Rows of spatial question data
········

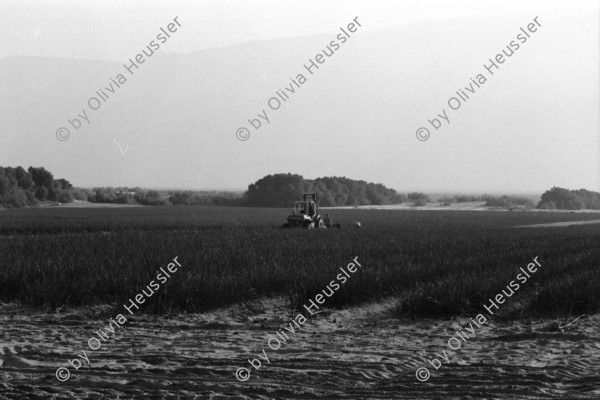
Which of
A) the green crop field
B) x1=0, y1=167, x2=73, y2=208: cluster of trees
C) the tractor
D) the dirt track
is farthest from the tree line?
the dirt track

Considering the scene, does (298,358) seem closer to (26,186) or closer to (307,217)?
(307,217)

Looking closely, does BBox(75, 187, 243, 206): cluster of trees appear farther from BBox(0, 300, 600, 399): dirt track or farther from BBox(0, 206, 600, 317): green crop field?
BBox(0, 300, 600, 399): dirt track

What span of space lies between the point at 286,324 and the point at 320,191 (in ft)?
246

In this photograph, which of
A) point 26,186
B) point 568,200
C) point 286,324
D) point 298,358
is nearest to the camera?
point 298,358

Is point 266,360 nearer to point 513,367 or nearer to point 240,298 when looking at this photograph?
point 513,367

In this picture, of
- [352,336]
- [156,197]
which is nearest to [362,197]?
[156,197]

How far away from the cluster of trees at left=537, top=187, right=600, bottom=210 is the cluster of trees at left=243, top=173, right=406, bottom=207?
18786 millimetres

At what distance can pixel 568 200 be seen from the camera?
9412 cm

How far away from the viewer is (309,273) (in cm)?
1312

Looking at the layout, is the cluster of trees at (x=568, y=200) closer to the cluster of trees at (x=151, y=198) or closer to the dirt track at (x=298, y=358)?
the cluster of trees at (x=151, y=198)

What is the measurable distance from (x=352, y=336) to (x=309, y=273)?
13.2 feet

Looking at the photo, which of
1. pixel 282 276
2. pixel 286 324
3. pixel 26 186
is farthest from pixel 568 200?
pixel 286 324

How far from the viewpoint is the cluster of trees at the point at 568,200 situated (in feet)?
306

········

Given instruction:
Collect each line of the records above that contains the word "crop".

Answer:
A) the green crop field
Looking closely, does BBox(75, 187, 243, 206): cluster of trees appear farther from BBox(0, 300, 600, 399): dirt track or farther from BBox(0, 206, 600, 317): green crop field?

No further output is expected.